Sarah was experiencing what is all too familiar to many of us— a wave of grief.
“Why did you do that?” the widower who was soon to be my husband challenged. “We don’t need Christmas decorations on the table. What’s the matter with you?”
He had been gone overnight for business and, it being a week or so before Christmas, I thought I would put up a Christmas table to welcome him home. I had trimmed the table with a red table cloth and candles and fixed sausage and peppers with rigatoni and salad. He had walked in the door and took one look at the table and a coldness came into his voice such as I had never heard before.
He tried, but he could barely be civil the rest of the night.
It turned out that his late wife of 48 years had made a very big celebration of Christmas—something I couldn’t have known—and this would be his first Christmas since she had died.
My soon-to-be-husband had been hit with a wave of grief.
I was standing at the meat counter at the grocery store, staring down at what was available to buy for dinner that night, when I saw a sign that read “Family Pack Chicken Sale.”
I looked at that stupid chicken and out of the blue it hit me that I didn’t have a family to buy family packs of chicken for any more; I didn’t have that circular driveway to pull into, or that house to walk into or that kitchen to cook in anymore.
It had been six years since the end of my three-decade marriage, and since the end of that family as I knew it. Six years since I had that driveway and that house and that kitchen and one family pack of chicken shows up in the meat counter and I had to run out of the store into my car to sob my heart out.
It was a wave of grief. You never know what’s going to trigger the waves.
It could be a song, a picture, a cup of coffee or a traffic light at an intersection. A Christmas table set with candles, or even something so seemingly innocuous as a family pack of chicken.
It can be just about anything.
And just like the real waves of the ocean, each one is different. Sometimes they don’t even look like crying. Sometimes they come in the form of anger, or in the form of coldness, depression or even over-exhilarated laughter.
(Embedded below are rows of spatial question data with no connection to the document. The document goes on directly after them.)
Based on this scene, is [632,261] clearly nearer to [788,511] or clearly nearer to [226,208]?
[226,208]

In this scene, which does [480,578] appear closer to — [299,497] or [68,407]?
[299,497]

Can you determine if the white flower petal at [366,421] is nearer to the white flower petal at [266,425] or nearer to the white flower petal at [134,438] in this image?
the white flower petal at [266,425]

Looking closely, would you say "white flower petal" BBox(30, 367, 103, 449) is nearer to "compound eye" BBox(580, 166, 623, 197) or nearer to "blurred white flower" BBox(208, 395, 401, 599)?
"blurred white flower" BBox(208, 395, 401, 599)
Sometimes they cause our bodies to hurt in strange places and our thoughts to become numb.
Sometimes they cause us to rush out of movie theaters. The waves themselves are unique to each individual, but what they have in common is their ability to suffocate and drown those trying to swim in the ocean of loss.
Every person has lost something. A parent, a grandparent, a sibling, a pet, a job, a house, a marriage, even their youth. There is a whole segment of our country this very day who have lost much of that all at once.
But then as the waves subside (and they do) grief begins to show its hidden treasure.
If we don’t fight it—don’t resist it, recognize its many faces and learn to ride out its waves—we will find that like the sea itself, it has the power to change our rough edges into smooth stone. Stones so smooth they shine like diamonds.
And the day will come when we will wake up treasuring them.